At fourteen, I decided to make the jump from home cook to restaurant and started doing every position possible in my neighbors Italian restaurant. The old men in their guinnea-Ts thought I was crazy for wanting to work in the restaurant with them, but after months of hazing me with the worst duties possible, I was taken under their wing and taught the ways of the Italian Kitchen. This place was nothing special, just a small local restaurant staffed by a family of immigrants and their underage neighbor kid, but I loved it. It sounds ridiculous to me now, but that world was so exotic to a normal middle-class white kid. The fact that they made their own bread was enough to keep me gabbing for weeks.
At sixteen, I read about a new restaurant opening up at a local ski, golf, and tennis resort. There I was drawn in to what I had always dreamed of: the food of the rich. For some reason I was always drawn to what the rich whiteys were eating and I thought that to cook that kind of food was sophisticated and special. After eating veal patties and salisbury steak forever the idea of smoked scallops and black bean cakes just blew my little head away. Everyday was an adventure in learning. The chef was a volatile prima donna, and I quickly learned what I would never become. Nonetheless, I pumped that place for all of the information it could give me and in the meantime I got to cook for the governor, Supreme Court Justices, celebrities of varying degree and a whole lot of aging moneyed white people. The reason I bring race up so much in this portion is because I link the type of food produced at high end resorts to be aimed at their largest clientele and that clientele is the wonderbread whiteys. Not that there is anything wrong with that. I'm white afterall, but with a very blue collar. Maybe the kitchen was also my way of trying to be a social climber. Who knows? Maybe we'll find out as this thing goes on.
Finally in 1988, I graduated from high school and was forced to go to college by my father who was not hearing any more of this, "I just want to be a chef," stuff and packed me off to nowhere Ohio for a brief stint as an avid alcoholic and occasional student.

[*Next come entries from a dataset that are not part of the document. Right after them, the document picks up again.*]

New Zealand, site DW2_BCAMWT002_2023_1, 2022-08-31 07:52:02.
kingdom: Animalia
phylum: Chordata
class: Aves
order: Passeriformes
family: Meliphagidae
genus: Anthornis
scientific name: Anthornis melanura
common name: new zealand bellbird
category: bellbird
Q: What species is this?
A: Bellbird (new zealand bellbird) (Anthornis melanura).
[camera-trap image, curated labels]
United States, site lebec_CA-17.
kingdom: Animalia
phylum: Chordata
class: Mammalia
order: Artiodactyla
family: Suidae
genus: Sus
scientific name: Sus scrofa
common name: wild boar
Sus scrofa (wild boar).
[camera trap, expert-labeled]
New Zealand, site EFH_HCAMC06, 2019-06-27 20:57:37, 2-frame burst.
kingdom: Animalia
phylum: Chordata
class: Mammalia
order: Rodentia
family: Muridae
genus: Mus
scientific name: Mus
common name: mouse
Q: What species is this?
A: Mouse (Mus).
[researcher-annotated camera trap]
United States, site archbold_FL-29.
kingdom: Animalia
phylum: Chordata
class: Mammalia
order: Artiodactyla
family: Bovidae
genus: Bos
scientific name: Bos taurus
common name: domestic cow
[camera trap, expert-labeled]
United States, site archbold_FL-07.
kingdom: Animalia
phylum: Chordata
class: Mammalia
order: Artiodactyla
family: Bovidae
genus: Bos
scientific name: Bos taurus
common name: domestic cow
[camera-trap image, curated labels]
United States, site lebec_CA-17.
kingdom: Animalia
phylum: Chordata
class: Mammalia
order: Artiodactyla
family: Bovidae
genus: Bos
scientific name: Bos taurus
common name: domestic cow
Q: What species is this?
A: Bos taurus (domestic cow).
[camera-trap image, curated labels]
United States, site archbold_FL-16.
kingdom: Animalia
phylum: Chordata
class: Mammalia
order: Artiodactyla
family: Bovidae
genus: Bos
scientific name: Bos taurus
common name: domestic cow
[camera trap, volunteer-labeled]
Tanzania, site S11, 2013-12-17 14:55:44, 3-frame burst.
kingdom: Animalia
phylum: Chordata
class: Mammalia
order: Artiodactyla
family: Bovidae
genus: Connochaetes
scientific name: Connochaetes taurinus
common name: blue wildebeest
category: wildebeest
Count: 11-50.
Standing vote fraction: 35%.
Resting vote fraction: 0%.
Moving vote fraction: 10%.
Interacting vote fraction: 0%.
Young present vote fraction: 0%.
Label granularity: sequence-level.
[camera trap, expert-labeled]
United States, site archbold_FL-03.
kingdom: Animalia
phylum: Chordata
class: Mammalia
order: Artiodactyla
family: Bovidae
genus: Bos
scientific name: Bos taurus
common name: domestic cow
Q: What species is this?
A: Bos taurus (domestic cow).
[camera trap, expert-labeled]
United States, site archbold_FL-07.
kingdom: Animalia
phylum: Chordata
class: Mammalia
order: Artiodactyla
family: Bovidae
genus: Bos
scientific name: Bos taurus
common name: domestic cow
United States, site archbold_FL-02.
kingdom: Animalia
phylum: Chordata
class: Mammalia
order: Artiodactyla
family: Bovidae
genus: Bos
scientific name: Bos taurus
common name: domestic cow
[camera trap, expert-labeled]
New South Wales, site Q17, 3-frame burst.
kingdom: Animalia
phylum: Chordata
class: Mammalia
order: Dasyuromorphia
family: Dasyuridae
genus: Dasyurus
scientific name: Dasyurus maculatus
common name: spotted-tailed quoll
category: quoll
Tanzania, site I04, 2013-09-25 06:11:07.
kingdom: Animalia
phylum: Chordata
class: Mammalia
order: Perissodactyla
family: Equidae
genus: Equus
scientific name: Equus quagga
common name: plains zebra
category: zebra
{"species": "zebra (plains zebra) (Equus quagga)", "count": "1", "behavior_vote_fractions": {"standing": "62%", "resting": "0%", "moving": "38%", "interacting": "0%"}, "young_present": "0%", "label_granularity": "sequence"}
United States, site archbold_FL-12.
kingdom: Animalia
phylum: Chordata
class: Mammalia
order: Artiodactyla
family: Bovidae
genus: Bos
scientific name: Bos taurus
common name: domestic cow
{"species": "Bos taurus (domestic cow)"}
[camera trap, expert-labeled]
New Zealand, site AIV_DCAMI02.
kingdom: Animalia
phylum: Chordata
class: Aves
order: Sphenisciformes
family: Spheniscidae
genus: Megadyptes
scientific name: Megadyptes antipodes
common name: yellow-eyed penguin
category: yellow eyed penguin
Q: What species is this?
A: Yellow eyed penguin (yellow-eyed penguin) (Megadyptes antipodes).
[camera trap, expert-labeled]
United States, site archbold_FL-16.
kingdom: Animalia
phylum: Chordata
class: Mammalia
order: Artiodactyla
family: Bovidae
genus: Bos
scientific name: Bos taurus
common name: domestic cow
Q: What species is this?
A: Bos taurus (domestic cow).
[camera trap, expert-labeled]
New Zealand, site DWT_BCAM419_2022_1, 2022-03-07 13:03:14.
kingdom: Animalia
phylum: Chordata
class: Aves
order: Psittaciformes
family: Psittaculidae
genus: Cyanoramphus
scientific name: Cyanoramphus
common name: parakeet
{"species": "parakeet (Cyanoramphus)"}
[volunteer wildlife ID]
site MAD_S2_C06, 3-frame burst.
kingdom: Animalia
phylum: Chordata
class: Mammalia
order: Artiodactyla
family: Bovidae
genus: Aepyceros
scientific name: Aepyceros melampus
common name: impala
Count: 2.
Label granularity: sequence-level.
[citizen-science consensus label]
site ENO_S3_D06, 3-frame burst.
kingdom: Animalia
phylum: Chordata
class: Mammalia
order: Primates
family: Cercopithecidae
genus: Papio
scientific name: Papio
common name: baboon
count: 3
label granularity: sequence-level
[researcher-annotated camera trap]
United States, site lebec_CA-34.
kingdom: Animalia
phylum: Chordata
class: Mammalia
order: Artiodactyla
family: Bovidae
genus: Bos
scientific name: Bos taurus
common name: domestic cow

I can't even tell you why I went, but it was for all of the wrong reasons.
My heart and head were already stolen by the white jackets and houndstooth pants that rested unused in my closet at home. There is something to be said for the uniform of the chef. Many people giggle about it and brag that they can cook without it and isn't it great because what do those guys in the funny suits really know anyway. Let me tell you, I have done it both ways and the uniform is one of both form and function. It's nice and traditional and ties you into something bigger than just one little restaurant. It's part of a history. Not to mention wearing the jacket at the very least protects you from splatters and burns better than any t-shirt I have ever seen. Not to mention a uniform is a uniform. It's meant to take the wear and tear. Regular clothes just stain and stink, then you can never wear them again for anything else, so why not save them and continually destroy your chef's jacket until the stains will no longer come out and the whole thing has gone a hazy gray from the continuous bleaching it has taken.